§ READING TEXT
......

Analyzing website traffic data to show overall company growth using MySQL.
-
The Situation: Mavenfuzzyfactory has been live for 8 months and the CEO is due to present company performance metrics to the board next week. I have been tasked to prepare relevant metrics to show the company’s promising growth.
-
The Objective: Extract and analyze website trafic and performance data from the Mavenfuzzyfactory database to quantify the company’s growth, and to tell the story of how data analytics has enabled growth.
-
(The dataset is from an online course that I had done on advanced SQL from maven analytics on udemy)
1. Gsearch (Paid traffic source) is the biggest driver of our business, pull monthly trends for gsearch sessions and orders so that we can showcase growth there.
Output |
|
Overtime we can see an increase in website traffic which is a positive for a website that has been live for just 8 months at this stage. |
SQL Code:
SELECT
YEAR(ws.created_at) AS Yr,
MONTH(ws.created_at) AS mo,
COUNT(DISTINCT ws.website_session_id) AS Sessions_per_month,
COUNT(o.items_purchased) AS No_of_orders,
COUNT(o.items_purchased)/COUNT(DISTINCT ws.website_session_id) AS Conv_rate
FROM website_sessions ws
LEFT JOIN Orders o
ON ws.website_session_id = o.website_session_id
WHERE ws.utm_source = "gsearch"

......

§ PROBLEMS TO SOLVE
1. Transcribe the passage of the website traffic analysis that begins at the words "Analyzing website traffic" and ends after "showcase growth there.".
2. List every alias that the SQL code in the website traffic analysis assigns with the keyword AS.
The data after the website traffic analysis is separate material unrelated to it.

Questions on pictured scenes
......

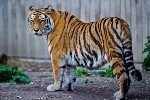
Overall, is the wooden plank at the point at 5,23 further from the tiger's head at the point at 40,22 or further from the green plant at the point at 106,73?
the tiger's head at the point at 40,22

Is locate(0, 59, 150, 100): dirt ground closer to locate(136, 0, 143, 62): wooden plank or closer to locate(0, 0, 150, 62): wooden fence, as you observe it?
locate(136, 0, 143, 62): wooden plank

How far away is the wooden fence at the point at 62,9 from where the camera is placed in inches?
419

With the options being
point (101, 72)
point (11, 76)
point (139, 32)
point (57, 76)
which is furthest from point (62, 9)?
point (57, 76)

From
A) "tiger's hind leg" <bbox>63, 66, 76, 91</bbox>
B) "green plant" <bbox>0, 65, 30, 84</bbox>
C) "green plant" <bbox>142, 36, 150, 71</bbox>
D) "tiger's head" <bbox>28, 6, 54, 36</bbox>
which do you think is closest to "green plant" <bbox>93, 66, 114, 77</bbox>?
"green plant" <bbox>142, 36, 150, 71</bbox>

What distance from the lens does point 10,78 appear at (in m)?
8.54

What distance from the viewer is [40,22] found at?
7.56 meters

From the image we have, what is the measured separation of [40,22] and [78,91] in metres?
1.26

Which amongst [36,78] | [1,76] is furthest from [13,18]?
[1,76]

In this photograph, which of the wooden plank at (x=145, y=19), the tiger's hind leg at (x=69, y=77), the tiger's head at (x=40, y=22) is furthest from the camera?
the wooden plank at (x=145, y=19)

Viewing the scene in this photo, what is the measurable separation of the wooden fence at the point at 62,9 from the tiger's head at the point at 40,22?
3.42 metres

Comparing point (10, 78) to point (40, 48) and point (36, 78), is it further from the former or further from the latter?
point (40, 48)

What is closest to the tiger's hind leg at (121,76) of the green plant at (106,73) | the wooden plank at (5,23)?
the green plant at (106,73)

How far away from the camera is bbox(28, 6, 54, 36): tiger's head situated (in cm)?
748

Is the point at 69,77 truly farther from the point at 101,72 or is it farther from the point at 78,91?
the point at 101,72
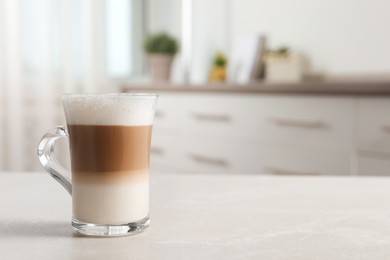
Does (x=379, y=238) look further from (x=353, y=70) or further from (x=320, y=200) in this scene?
(x=353, y=70)

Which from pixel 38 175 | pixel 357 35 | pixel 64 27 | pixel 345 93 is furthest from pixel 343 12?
pixel 38 175

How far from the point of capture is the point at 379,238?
0.56 meters

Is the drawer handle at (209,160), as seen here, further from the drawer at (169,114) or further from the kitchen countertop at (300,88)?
the kitchen countertop at (300,88)

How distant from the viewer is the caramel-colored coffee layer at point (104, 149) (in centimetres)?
58

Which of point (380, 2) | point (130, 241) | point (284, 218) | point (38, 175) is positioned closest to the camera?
point (130, 241)

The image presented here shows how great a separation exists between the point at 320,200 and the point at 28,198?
39 centimetres

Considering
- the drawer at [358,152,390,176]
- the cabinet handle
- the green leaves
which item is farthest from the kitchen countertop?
the green leaves

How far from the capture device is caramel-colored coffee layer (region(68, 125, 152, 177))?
1.91 feet

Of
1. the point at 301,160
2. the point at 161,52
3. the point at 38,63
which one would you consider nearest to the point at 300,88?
the point at 301,160

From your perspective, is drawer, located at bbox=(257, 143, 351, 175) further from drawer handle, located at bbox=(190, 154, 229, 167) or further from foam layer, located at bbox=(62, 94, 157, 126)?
foam layer, located at bbox=(62, 94, 157, 126)

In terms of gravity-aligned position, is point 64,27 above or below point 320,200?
above

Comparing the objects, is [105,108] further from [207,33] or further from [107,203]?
[207,33]

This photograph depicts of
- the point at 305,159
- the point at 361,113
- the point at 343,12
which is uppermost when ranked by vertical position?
the point at 343,12

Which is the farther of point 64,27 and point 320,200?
point 64,27
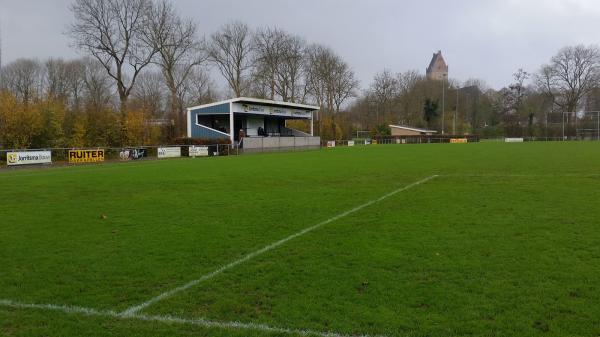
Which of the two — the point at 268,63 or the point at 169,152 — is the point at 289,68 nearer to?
the point at 268,63

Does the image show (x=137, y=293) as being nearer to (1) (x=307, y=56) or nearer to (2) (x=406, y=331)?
(2) (x=406, y=331)

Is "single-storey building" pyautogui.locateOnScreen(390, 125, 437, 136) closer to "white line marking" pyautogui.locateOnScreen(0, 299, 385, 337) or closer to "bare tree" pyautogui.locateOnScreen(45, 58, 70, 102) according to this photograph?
"bare tree" pyautogui.locateOnScreen(45, 58, 70, 102)

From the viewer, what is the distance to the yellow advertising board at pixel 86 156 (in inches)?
1241

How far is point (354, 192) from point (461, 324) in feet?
32.0

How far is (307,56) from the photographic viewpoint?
83.8 meters

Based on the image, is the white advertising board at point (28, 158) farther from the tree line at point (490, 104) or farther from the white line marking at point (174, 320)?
the tree line at point (490, 104)

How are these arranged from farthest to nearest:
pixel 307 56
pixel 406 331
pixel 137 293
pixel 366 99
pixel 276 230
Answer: pixel 366 99
pixel 307 56
pixel 276 230
pixel 137 293
pixel 406 331

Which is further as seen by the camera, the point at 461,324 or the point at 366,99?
the point at 366,99

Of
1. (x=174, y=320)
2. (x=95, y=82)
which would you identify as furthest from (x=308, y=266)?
(x=95, y=82)

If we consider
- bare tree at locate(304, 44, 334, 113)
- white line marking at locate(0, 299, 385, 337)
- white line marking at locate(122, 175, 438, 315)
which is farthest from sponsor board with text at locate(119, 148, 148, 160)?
bare tree at locate(304, 44, 334, 113)

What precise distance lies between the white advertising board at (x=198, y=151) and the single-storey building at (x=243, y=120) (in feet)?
17.2

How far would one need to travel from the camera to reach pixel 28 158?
2809 centimetres

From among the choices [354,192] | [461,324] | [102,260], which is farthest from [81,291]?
[354,192]

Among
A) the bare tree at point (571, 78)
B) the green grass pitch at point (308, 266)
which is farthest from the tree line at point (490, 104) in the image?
the green grass pitch at point (308, 266)
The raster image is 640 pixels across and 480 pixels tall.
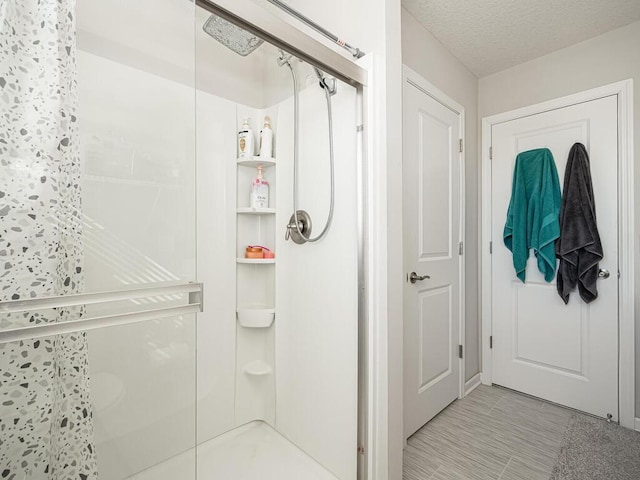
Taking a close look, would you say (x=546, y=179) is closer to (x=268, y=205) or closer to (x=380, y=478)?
(x=268, y=205)

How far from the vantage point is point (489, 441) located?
170 centimetres

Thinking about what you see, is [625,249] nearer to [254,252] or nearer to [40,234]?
[254,252]

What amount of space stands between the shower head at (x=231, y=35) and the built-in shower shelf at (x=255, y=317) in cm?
141

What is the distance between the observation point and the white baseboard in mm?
2240

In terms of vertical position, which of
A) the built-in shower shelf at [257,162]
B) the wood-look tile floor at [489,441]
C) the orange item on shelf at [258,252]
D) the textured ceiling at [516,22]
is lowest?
the wood-look tile floor at [489,441]

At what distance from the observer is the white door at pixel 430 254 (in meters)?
1.76

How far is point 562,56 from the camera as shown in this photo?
2.09m

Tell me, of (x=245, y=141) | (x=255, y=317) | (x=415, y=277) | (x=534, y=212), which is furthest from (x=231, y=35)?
(x=534, y=212)

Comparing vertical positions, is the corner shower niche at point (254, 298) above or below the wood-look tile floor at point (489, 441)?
above

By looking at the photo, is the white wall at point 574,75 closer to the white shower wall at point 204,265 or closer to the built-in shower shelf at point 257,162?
the white shower wall at point 204,265

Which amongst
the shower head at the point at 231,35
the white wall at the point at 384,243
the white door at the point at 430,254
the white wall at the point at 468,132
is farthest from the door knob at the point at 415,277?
the shower head at the point at 231,35

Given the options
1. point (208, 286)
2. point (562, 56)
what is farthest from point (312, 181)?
point (562, 56)

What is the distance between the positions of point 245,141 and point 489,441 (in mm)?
2236

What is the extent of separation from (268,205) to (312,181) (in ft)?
1.29
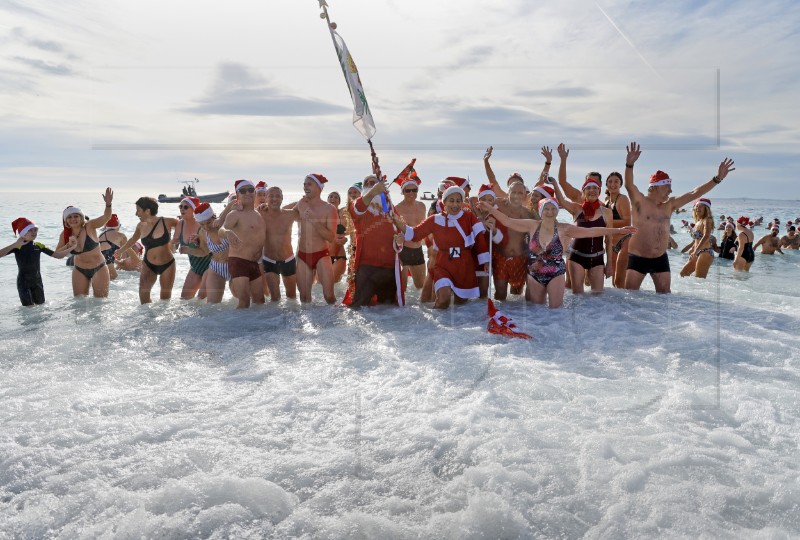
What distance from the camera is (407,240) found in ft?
22.9

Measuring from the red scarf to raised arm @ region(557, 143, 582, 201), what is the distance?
54cm

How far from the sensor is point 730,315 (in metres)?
7.02

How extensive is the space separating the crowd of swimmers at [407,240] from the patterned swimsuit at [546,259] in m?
0.02

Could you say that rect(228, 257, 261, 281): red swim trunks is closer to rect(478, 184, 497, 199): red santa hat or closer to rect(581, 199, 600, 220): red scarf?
rect(478, 184, 497, 199): red santa hat

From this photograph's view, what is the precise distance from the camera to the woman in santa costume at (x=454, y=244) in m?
6.81

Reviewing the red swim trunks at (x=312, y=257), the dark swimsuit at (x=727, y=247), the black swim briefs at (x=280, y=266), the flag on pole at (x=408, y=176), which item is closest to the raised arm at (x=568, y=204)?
the flag on pole at (x=408, y=176)

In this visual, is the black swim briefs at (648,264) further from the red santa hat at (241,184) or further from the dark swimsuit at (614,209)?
the red santa hat at (241,184)

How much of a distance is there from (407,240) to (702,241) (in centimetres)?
660

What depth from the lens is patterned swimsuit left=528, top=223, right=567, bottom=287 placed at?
6.91 meters

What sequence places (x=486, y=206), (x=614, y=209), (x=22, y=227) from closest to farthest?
(x=486, y=206), (x=22, y=227), (x=614, y=209)

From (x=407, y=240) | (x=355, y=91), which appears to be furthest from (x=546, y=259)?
(x=355, y=91)

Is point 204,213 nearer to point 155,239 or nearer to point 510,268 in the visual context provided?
point 155,239

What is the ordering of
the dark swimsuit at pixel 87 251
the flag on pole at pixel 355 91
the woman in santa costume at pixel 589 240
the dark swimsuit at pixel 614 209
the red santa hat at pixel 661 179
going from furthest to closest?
the dark swimsuit at pixel 614 209
the dark swimsuit at pixel 87 251
the woman in santa costume at pixel 589 240
the red santa hat at pixel 661 179
the flag on pole at pixel 355 91

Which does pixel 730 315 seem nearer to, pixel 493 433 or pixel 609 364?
pixel 609 364
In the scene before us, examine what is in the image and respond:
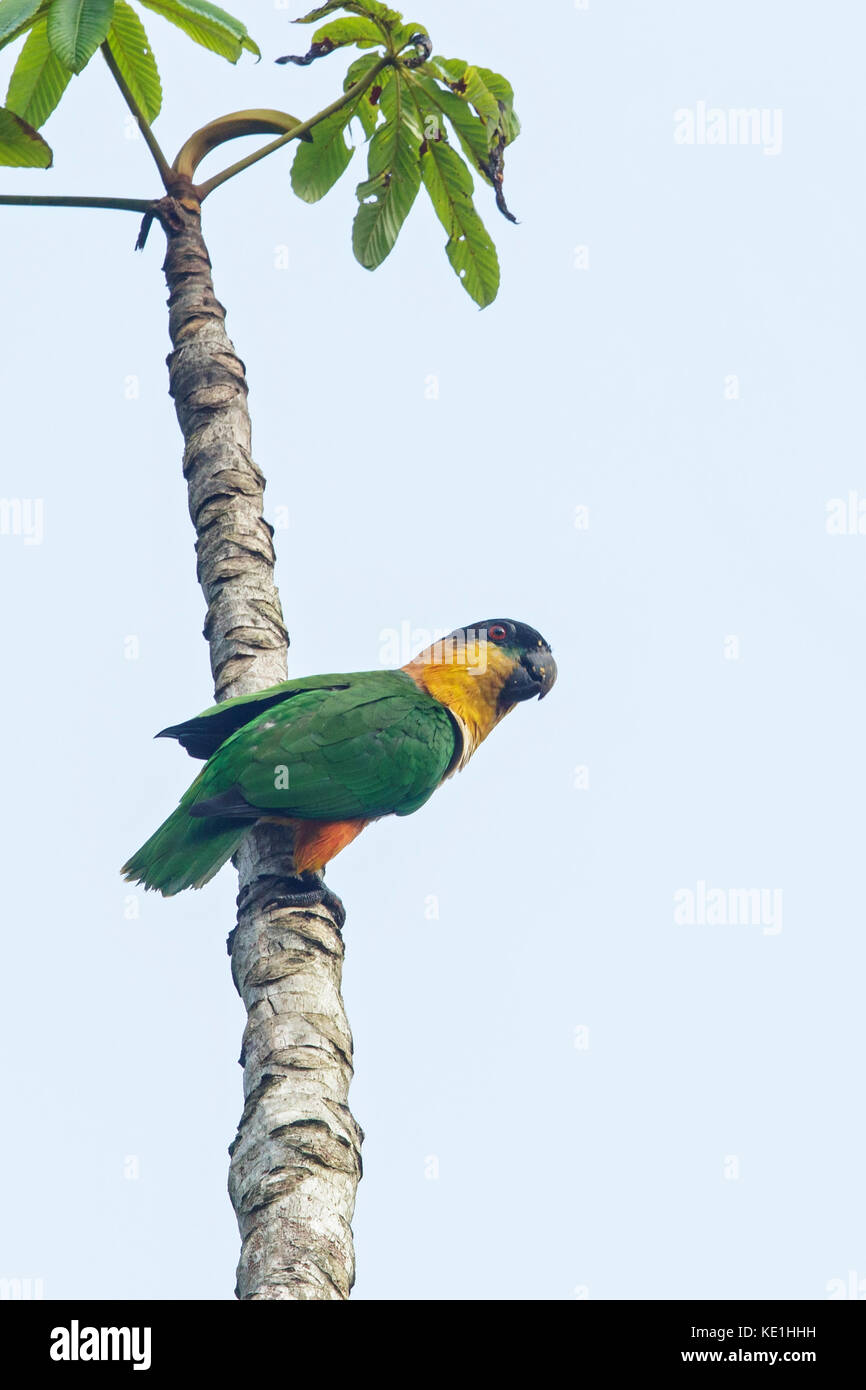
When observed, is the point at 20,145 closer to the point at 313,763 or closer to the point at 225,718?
the point at 225,718

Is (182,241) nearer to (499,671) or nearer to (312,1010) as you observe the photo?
(499,671)

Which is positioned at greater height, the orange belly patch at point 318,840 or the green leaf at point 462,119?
the green leaf at point 462,119

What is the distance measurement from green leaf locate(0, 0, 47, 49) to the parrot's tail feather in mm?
2801

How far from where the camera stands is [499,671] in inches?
256

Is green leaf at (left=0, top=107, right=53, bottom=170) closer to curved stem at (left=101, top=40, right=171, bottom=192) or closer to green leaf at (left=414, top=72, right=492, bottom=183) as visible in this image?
curved stem at (left=101, top=40, right=171, bottom=192)

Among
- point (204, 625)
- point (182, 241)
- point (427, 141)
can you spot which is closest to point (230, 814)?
point (204, 625)

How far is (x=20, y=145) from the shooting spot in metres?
5.53

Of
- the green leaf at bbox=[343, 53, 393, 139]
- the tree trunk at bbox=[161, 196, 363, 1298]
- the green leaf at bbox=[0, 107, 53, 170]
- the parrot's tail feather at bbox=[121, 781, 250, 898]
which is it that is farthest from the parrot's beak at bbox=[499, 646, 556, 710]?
the green leaf at bbox=[0, 107, 53, 170]

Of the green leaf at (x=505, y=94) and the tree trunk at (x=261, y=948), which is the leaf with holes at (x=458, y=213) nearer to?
the green leaf at (x=505, y=94)

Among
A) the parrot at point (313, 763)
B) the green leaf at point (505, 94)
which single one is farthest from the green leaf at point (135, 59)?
the parrot at point (313, 763)

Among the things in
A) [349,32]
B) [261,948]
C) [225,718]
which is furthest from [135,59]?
[261,948]

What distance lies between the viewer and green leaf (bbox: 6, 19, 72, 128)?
5848 millimetres

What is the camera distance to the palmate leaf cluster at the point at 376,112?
5.85 m

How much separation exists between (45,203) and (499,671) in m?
2.76
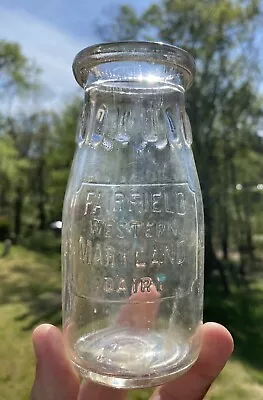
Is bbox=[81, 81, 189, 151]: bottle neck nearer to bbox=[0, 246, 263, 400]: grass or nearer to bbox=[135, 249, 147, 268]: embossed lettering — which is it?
bbox=[135, 249, 147, 268]: embossed lettering

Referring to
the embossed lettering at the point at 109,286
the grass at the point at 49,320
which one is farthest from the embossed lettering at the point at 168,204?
the grass at the point at 49,320

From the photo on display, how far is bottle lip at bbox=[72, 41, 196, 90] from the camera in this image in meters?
0.44

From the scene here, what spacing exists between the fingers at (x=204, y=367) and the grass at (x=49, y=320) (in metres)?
1.07

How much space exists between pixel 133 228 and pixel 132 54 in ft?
0.65

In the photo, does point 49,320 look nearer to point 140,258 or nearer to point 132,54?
point 140,258

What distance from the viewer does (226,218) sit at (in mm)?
2910

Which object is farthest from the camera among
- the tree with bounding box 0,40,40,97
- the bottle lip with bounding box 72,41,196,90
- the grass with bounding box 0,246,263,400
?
the tree with bounding box 0,40,40,97

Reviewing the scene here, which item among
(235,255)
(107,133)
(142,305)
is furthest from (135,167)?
(235,255)

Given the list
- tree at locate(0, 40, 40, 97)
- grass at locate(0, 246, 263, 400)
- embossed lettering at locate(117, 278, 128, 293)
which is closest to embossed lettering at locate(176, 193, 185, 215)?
embossed lettering at locate(117, 278, 128, 293)

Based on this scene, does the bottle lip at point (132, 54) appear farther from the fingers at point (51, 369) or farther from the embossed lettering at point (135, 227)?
the fingers at point (51, 369)

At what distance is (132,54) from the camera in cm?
45

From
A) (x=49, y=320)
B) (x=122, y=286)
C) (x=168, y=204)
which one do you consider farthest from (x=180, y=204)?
(x=49, y=320)

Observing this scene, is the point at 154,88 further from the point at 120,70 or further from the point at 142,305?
the point at 142,305

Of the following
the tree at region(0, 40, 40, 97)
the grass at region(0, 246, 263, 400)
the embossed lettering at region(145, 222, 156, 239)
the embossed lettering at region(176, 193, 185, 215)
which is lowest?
the grass at region(0, 246, 263, 400)
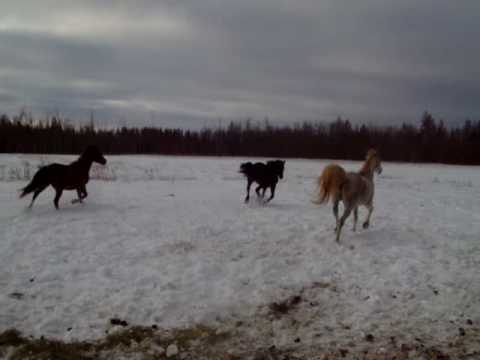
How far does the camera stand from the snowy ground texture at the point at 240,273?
4441 mm

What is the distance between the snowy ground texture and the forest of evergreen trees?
2305 inches

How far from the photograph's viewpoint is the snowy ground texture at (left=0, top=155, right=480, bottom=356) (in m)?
4.44

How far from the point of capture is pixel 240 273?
6.00 m

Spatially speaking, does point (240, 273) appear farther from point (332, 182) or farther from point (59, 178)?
point (59, 178)

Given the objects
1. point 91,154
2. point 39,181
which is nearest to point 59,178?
point 39,181

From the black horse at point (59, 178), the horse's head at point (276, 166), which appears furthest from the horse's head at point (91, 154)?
the horse's head at point (276, 166)

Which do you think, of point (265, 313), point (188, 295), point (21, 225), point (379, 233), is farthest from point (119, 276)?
point (379, 233)

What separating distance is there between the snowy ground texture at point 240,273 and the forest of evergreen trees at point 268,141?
58559mm

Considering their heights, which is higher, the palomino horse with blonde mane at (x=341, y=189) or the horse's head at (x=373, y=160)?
the horse's head at (x=373, y=160)

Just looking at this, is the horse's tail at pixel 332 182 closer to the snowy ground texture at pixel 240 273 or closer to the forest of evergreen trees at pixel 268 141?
the snowy ground texture at pixel 240 273

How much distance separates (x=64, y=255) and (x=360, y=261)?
586cm

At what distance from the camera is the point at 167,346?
3932mm

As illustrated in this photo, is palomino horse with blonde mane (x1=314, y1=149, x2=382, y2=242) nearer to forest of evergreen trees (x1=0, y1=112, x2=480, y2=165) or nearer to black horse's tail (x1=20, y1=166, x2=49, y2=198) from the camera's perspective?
black horse's tail (x1=20, y1=166, x2=49, y2=198)

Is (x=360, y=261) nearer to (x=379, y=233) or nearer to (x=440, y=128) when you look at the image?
(x=379, y=233)
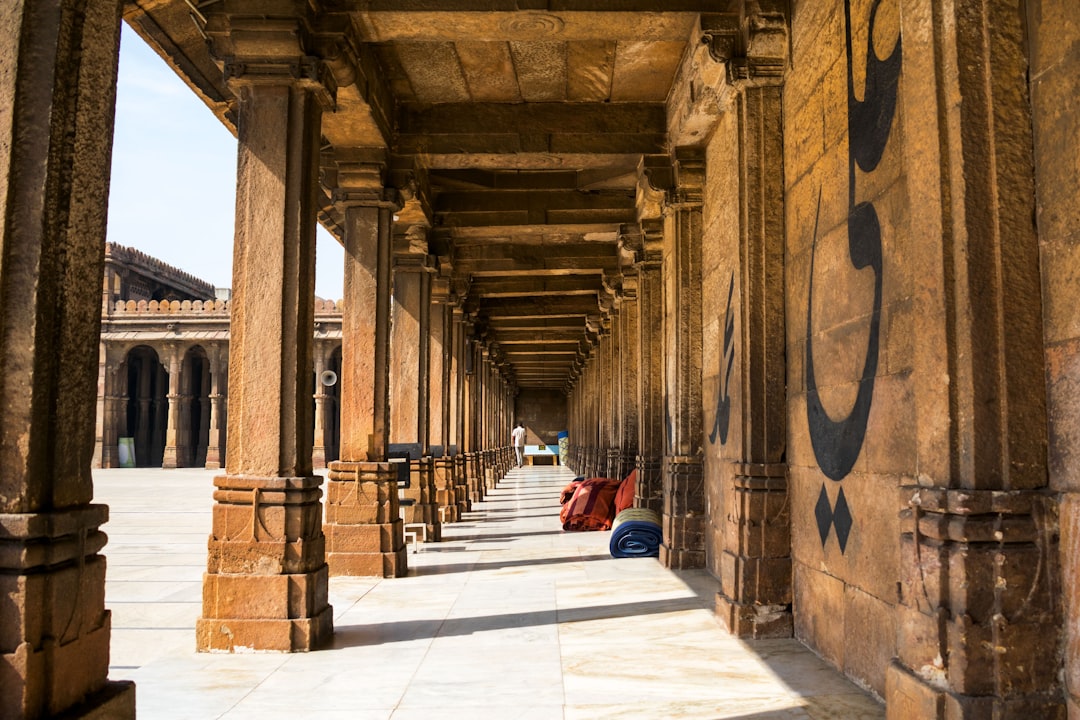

......

§ RESPONSES IN ORDER
1.
Analyzing website traffic data to show overall company growth using MySQL.
-
The Situation: Mavenfuzzyfactory has been live for 8 months and the CEO is due to present company performance metrics to the board next week. I have been tasked to prepare relevant metrics to show the company’s promising growth.
-
The Objective: Extract and analyze website trafic and performance data from the Mavenfuzzyfactory database to quantify the company’s growth, and to tell the story of how data analytics has enabled growth.
-
(The dataset is from an online course that I had done on advanced SQL from maven analytics on udemy)
1. Gsearch (Paid traffic source) is the biggest driver of our business, pull monthly trends for gsearch sessions and orders so that we can showcase growth there.

2. Yr, mo, Sessions_per_month, No_of_orders, Conv_rate